__PROVIDED ENTRIES__.
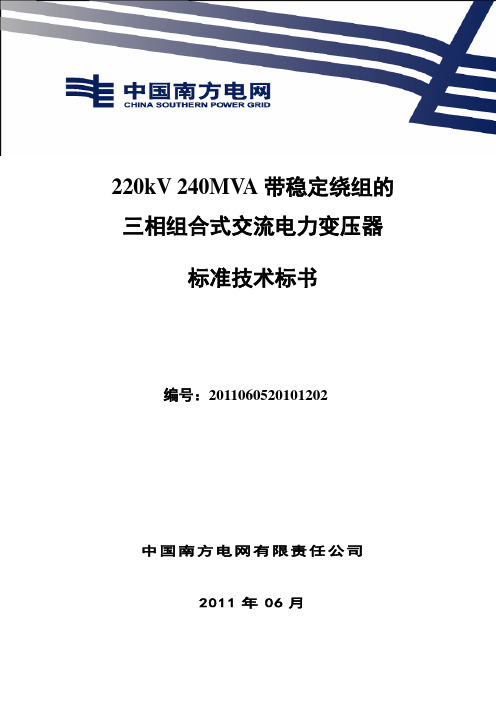 中国南方电网
CHINA SOUTHERN POWER GRID

220kV 240MVA 带稳定绕组的
三相组合式交流电力变压器

标准技术标书

编号：2011060520101202

中国南方电网有限责任公司

2011 年 06 月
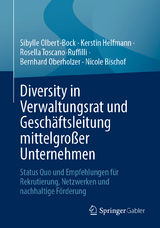 Sibylle Olbert-Bock · Kerstin Helfmann · Rosella Toscano-Ruffilli · Bernhard Oberholzer · Nicole Bischof

Diversity in Verwaltungsrat und Geschäftsleitung mittelgroßer Unternehmen

Status Quo und Empfehlungen für Rekrutierung, Netzwerken und nachhaltige Förderung

Springer Gabler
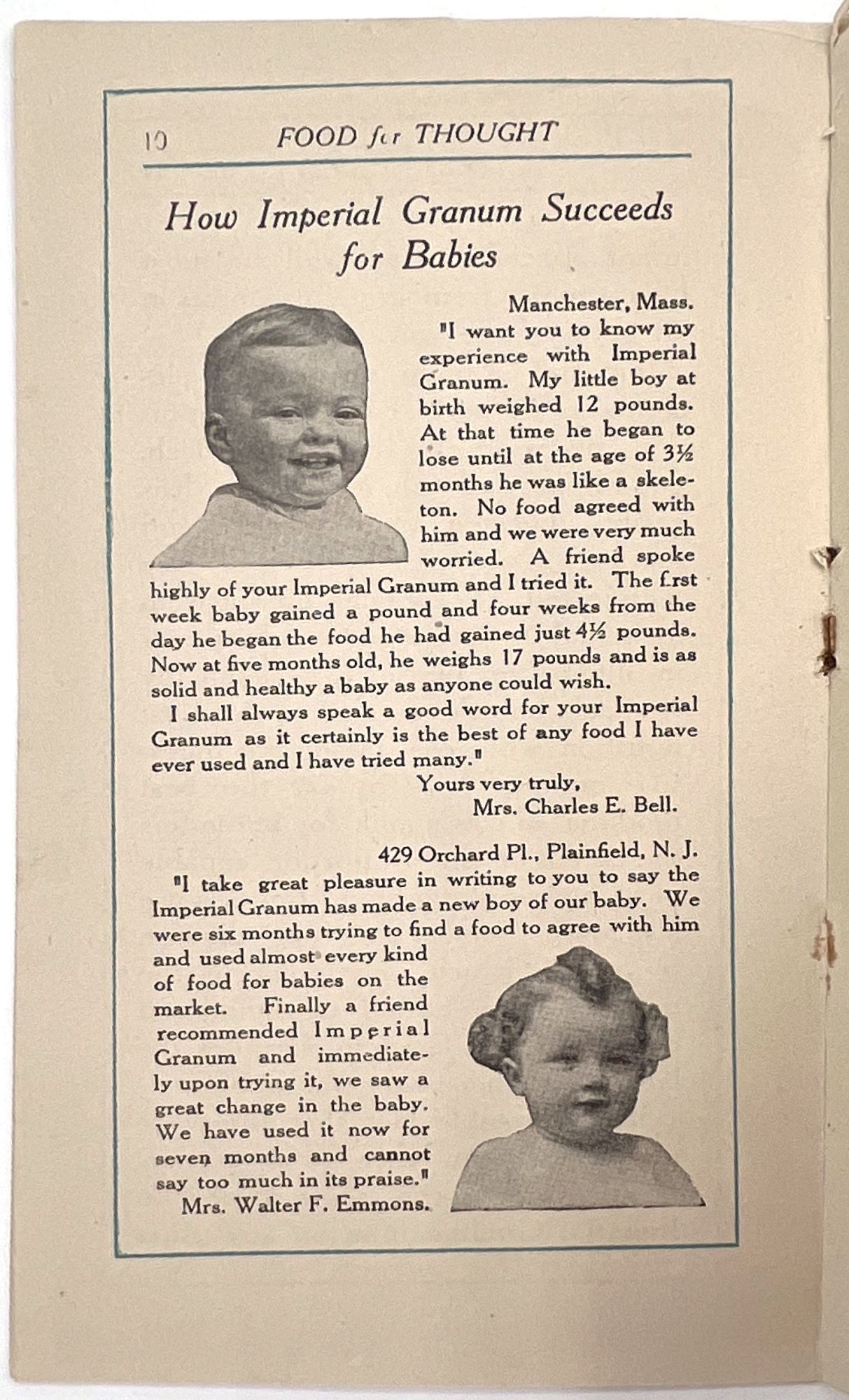 10 FOOD for THOUGHT

How Imperial Granum Succeeds for Babies

Manchester, Mass.

"I want you to know my experience with Imperial Granum. My little boy at birth weighed 12 pounds. At that time he began to lose until at the age of 3½ months he was like a skeleton. No food agreed with him and we were very much worried. A friend spoke highly of your Imperial Granum and I tried it. The first week baby gained a pound and four weeks from the day he began the food he had gained just 4½ pounds. Now at five months old, he weighs 17 pounds and is as solid and healthy a baby as anyone could wish.

I shall always speak a good word for your Imperial Granum as it certainly is the best of any food I have ever used and I have tried many."

Yours very truly,
Mrs. Charles E. Bell.

429 Orchard Pl., Plainfield, N. J.

"I take great pleasure in writing to you to say the Imperial Granum has made a new boy of our baby. We were six months trying to find a food to agree with him and used almost every kind of food for babies on the market. Finally a friend recommended Imperial Granum and immediately upon trying it, we saw a great change in the baby. We have used it now for seven months and cannot say too much in its praise."

Mrs. Walter F. Emmons.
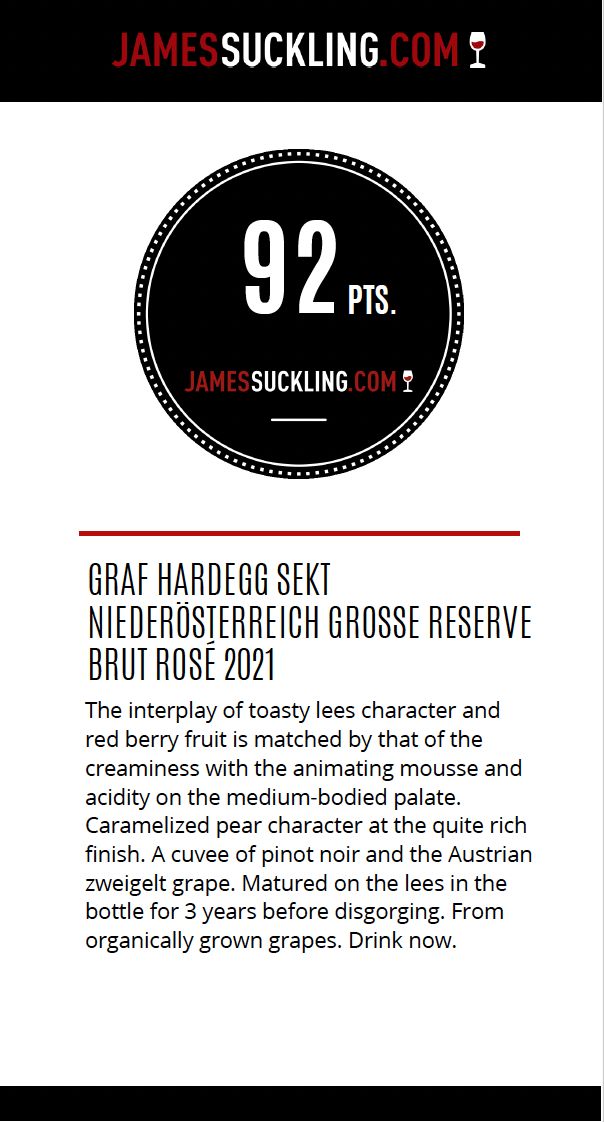 JAMESSUCKLING.COM

92 PTS.

JAMESSUCKLING.COM

GRAF HARDEGG SEKT NIEDERÖSTERREICH GROSSE RESERVE BRUT ROSÉ 2021

The interplay of toasty lees character and red berry fruit is matched by that of the creaminess with the animating mousse and acidity on the medium-bodied palate. Caramelized pear character at the quite rich finish. A cuvee of pinot noir and the Austrian zweigelt grape. Matured on the lees in the bottle for 3 years before disgorging. From organically grown grapes. Drink now.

__THE TASK__. Skip the pictures and transcribe the rest of the records exactly.

__EXERCISE OUTPUT__.
 中国南方电网
CHINA SOUTHERN POWER GRID

220kV 240MVA 带稳定绕组的
三相组合式交流电力变压器

标准技术标书

编号：2011060520101202

中国南方电网有限责任公司

2011 年 06 月
 Sibylle Olbert-Bock · Kerstin Helfmann · Rosella Toscano-Ruffilli · Bernhard Oberholzer · Nicole Bischof

Diversity in Verwaltungsrat und Geschäftsleitung mittelgroßer Unternehmen

Status Quo und Empfehlungen für Rekrutierung, Netzwerken und nachhaltige Förderung

Springer Gabler
 10 FOOD for THOUGHT

How Imperial Granum Succeeds for Babies

Manchester, Mass.

"I want you to know my experience with Imperial Granum. My little boy at birth weighed 12 pounds. At that time he began to lose until at the age of 3½ months he was like a skeleton. No food agreed with him and we were very much worried. A friend spoke highly of your Imperial Granum and I tried it. The first week baby gained a pound and four weeks from the day he began the food he had gained just 4½ pounds. Now at five months old, he weighs 17 pounds and is as solid and healthy a baby as anyone could wish.

I shall always speak a good word for your Imperial Granum as it certainly is the best of any food I have ever used and I have tried many."

Yours very truly,
Mrs. Charles E. Bell.

429 Orchard Pl., Plainfield, N. J.

"I take great pleasure in writing to you to say the Imperial Granum has made a new boy of our baby. We were six months trying to find a food to agree with him and used almost every kind of food for babies on the market. Finally a friend recommended Imperial Granum and immediately upon trying it, we saw a great change in the baby. We have used it now for seven months and cannot say too much in its praise."

Mrs. Walter F. Emmons.
 JAMESSUCKLING.COM

92 PTS.

JAMESSUCKLING.COM

GRAF HARDEGG SEKT NIEDERÖSTERREICH GROSSE RESERVE BRUT ROSÉ 2021

The interplay of toasty lees character and red berry fruit is matched by that of the creaminess with the animating mousse and acidity on the medium-bodied palate. Caramelized pear character at the quite rich finish. A cuvee of pinot noir and the Austrian zweigelt grape. Matured on the lees in the bottle for 3 years before disgorging. From organically grown grapes. Drink now.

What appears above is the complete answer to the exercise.